Rigatoni alla Disgraziata (Rigatoni with Eggplant & Bread Crumbs)Posted: October 14, 2010
From April 26, 2005: This is one of my favorite eggplant dishes. The recipe originates from Sicily. Disgraziata means “a disgraced one” or “a poor wretch” and the name may derive from the fact that in impoverished Sicilian households, toasted bread crumbs were a substitute for the more expensive grated cheese.
I usually skip the salting of the eggplant part of this recipe….I think it makes the eggplant too squishy and I like to see the actual chunks of eggplant and to be able to bite into it. I also have a hard time finding Ricotta Salata (and when I do it’s like $13 a pound!) so I usually use mozzarella…not the same, but still delicious! You can use feta cheese or even queso fresco instead of Ricotta Salata (which IS NOT the same as ricotta cheese you get in a tub next to the sour cream at the grocery store).
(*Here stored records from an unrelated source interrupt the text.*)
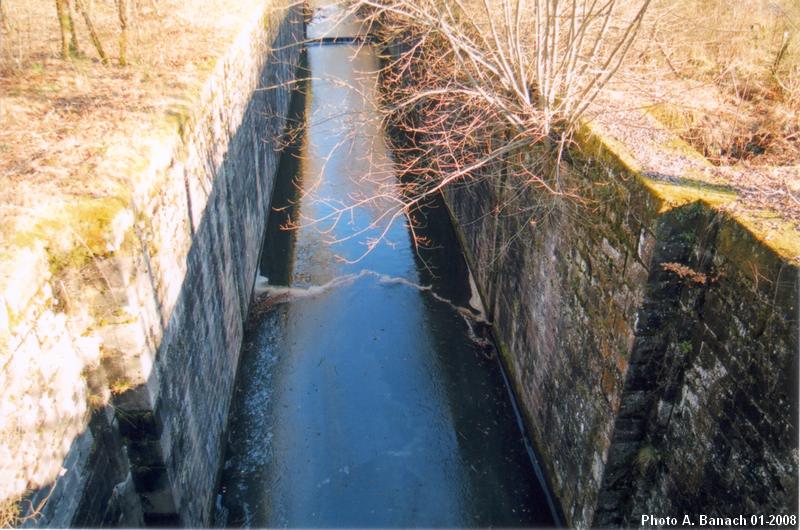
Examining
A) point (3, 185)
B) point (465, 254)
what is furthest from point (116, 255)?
point (465, 254)

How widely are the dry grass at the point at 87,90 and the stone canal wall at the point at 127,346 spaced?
36cm

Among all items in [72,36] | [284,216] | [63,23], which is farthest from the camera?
[284,216]

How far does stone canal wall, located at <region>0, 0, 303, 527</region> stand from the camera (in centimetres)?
407

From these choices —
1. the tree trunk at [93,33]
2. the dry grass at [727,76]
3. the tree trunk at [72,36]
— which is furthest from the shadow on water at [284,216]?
the dry grass at [727,76]

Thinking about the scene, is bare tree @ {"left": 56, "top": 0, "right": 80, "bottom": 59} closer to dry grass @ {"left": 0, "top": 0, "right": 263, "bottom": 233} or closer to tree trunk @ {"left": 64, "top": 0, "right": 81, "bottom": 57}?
tree trunk @ {"left": 64, "top": 0, "right": 81, "bottom": 57}

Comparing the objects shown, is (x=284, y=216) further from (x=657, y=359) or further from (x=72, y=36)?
(x=657, y=359)

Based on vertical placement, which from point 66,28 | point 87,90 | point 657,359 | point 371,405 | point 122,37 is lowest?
point 371,405

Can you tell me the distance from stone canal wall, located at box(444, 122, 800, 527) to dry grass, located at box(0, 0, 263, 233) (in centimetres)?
441

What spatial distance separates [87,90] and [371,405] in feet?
19.2

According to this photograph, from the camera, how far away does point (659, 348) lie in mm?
5297

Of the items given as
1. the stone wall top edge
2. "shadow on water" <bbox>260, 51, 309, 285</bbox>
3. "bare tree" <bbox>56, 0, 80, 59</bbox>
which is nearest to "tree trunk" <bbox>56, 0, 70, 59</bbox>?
"bare tree" <bbox>56, 0, 80, 59</bbox>

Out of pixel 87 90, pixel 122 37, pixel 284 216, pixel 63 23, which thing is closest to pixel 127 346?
pixel 87 90

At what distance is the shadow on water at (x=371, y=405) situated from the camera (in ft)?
25.2

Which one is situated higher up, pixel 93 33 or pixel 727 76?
pixel 93 33
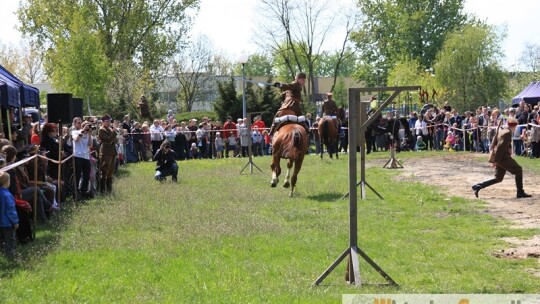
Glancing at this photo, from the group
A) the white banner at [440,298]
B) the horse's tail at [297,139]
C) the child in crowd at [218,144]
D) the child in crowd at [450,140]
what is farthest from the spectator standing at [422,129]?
the white banner at [440,298]

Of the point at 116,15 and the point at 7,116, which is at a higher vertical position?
the point at 116,15

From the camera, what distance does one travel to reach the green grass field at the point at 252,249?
9.95 metres

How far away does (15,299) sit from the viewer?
9.67 metres

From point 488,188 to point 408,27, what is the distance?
64.0 m

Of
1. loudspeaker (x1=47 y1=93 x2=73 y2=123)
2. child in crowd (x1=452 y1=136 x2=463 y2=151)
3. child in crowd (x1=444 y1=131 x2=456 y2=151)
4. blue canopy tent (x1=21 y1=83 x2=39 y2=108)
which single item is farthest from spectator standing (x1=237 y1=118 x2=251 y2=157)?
loudspeaker (x1=47 y1=93 x2=73 y2=123)

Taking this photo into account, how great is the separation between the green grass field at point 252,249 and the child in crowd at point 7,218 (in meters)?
0.28

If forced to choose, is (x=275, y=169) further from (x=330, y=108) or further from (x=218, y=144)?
(x=218, y=144)

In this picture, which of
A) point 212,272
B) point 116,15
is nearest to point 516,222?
point 212,272

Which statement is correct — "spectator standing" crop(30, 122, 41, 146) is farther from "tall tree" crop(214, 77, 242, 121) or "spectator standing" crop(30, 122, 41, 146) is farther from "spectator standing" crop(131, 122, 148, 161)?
"tall tree" crop(214, 77, 242, 121)

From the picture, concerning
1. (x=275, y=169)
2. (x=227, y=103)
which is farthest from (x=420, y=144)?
(x=275, y=169)

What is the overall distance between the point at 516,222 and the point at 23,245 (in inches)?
324

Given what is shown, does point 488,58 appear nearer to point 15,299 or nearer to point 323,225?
point 323,225

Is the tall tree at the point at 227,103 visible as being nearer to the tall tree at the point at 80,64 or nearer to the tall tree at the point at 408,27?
the tall tree at the point at 80,64

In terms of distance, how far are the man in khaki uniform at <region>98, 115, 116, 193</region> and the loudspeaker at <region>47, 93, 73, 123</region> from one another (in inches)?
113
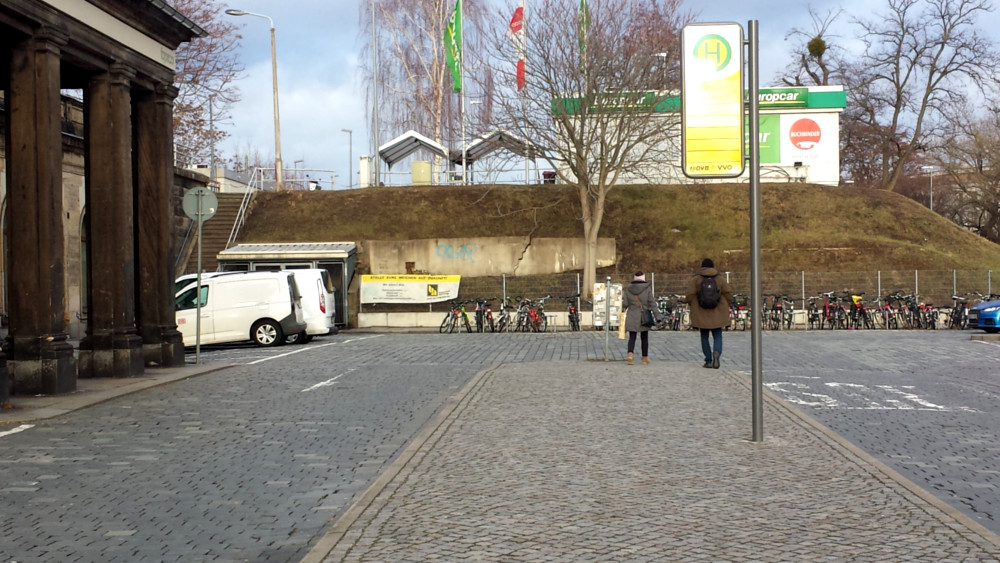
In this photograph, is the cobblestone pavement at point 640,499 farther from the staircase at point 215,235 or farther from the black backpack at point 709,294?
the staircase at point 215,235

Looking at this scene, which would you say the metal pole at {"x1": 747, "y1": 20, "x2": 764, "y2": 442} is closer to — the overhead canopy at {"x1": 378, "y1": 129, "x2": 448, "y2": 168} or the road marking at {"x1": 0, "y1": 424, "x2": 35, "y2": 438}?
the road marking at {"x1": 0, "y1": 424, "x2": 35, "y2": 438}

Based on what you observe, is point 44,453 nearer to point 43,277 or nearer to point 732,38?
point 43,277

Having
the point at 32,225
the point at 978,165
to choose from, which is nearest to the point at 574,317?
the point at 32,225

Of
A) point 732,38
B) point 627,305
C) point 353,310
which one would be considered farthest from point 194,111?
point 732,38

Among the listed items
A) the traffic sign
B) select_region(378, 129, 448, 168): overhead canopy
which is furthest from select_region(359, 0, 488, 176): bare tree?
the traffic sign

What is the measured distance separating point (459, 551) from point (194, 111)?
4234 cm

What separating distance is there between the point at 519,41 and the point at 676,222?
38.0 ft

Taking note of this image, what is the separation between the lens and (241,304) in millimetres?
25812

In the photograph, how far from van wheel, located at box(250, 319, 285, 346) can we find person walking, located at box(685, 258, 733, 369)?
39.4ft

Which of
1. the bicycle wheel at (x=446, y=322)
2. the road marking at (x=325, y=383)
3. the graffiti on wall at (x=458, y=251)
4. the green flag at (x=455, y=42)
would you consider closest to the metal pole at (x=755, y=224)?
the road marking at (x=325, y=383)

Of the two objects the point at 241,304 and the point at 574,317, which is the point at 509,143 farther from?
the point at 241,304

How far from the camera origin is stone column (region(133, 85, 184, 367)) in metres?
18.5

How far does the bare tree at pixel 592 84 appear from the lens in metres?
37.7

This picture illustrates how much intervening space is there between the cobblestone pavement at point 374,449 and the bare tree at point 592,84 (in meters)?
20.3
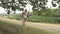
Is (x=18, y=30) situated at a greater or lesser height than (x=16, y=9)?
lesser

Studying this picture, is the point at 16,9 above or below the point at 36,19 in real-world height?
above

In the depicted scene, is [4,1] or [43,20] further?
[43,20]

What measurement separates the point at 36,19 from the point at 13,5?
12.6 m

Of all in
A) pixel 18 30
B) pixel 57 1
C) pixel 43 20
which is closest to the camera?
pixel 57 1

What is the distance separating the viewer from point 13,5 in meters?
14.1

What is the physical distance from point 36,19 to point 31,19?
0.58 m

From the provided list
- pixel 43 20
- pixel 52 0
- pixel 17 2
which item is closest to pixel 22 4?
pixel 17 2

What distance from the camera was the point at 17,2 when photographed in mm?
13828

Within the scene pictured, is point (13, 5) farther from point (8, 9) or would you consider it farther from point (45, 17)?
point (45, 17)

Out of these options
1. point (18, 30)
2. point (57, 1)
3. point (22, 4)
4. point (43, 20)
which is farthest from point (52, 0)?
point (43, 20)

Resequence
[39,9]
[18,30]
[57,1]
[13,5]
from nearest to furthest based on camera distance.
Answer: [57,1], [39,9], [13,5], [18,30]

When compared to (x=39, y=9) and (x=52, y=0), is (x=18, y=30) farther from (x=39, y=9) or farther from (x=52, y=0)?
(x=52, y=0)

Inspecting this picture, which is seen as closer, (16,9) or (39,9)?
(39,9)

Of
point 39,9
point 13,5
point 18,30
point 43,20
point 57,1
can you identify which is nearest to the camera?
point 57,1
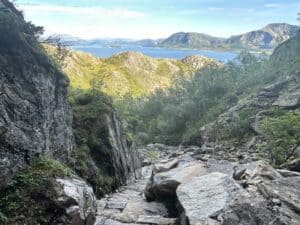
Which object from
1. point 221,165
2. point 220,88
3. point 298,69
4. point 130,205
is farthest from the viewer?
point 220,88

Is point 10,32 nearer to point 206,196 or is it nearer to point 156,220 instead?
point 156,220

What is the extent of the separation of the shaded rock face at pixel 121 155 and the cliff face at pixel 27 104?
3.53 meters

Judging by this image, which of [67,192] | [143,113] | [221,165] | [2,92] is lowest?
[143,113]

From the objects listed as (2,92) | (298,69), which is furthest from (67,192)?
(298,69)

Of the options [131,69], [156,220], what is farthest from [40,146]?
[131,69]

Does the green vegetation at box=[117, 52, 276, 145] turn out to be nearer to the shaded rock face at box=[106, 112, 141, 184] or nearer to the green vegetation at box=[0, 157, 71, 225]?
the shaded rock face at box=[106, 112, 141, 184]

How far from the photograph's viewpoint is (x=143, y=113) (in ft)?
232

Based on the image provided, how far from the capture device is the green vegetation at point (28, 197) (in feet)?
34.8

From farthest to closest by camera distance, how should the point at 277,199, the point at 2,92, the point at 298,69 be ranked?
1. the point at 298,69
2. the point at 2,92
3. the point at 277,199

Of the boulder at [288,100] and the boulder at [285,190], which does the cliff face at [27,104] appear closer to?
the boulder at [285,190]

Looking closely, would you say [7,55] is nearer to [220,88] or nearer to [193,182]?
[193,182]

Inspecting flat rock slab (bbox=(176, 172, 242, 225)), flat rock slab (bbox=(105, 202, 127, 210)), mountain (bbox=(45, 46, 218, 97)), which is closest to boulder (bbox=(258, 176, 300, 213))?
flat rock slab (bbox=(176, 172, 242, 225))

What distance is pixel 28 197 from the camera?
11180 millimetres

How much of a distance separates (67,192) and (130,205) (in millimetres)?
4666
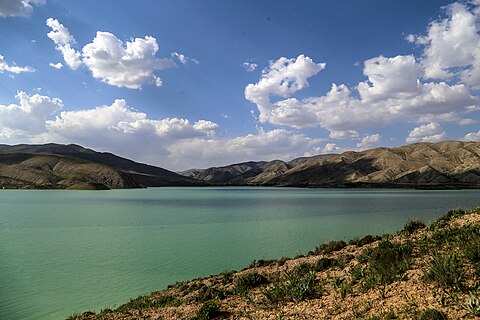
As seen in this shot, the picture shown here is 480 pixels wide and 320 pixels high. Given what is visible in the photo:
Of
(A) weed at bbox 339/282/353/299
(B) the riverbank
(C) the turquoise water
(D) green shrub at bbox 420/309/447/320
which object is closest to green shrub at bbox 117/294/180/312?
(B) the riverbank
This recipe makes a big batch of food and luckily it freezes well.
Rigatoni alla Disgraziata (Rigatoni with Eggplant and Bread Crumbs)
2 medium Italian eggplants, trimmed and cut into 1 ” cubes (Japanese eggplants can also be used, you’ll need about 4) – you don’t have to peel them
extra virgin olive oil
1 cup fresh bread crumbs
1 pound rigatoni
2 cups of red sauce (your favorite spaghetti sauce)
1/4 tsp. dried red pepper flakes
1/4 cup grated Ricotta Salata (feta can be used as a substitution, mozzarella could also be used)
Put eggplant into a a colander, sprinkle generously with salt, then set aside to drain for 1 hour. Rinse, then pat eggplant dry with paper towels.
Heat 2 T. of extra virgin olive oil in a large heavy-bottomed skillet over medium-high heat. Add bread crumbs and cook, stirring, until golden, 2 to 3 minutes. Transfer to a bowl and set aside.
Wipe out skillet, add enough olive oil to coat bottom, and heat over medium-high. Add half of the eggplant and cook, stirring often, until golden, 8 to 10 minutes (sometimes I have to add a bit more olive oil to the pan if the eggplant is sticking to the bottom). Transfer eggplant with a slotted spoon to a large bowl and season to taste with salt. Add a little more olive oil to the pan and repeat process with remaining eggplant.
Cook pasta in a large pot of boiling salted water over high heat until just tender. Put red sauce and red pepper flakes into a small pot ans warm over medium heat, about 5 minutes. Drain pasta and add to bowl with eggplant. Add warmed red sauce, Ricotta Salata, and bread crumbs and toss well. Serve sprinkled with freshly grated Parmigiano-Reggiano.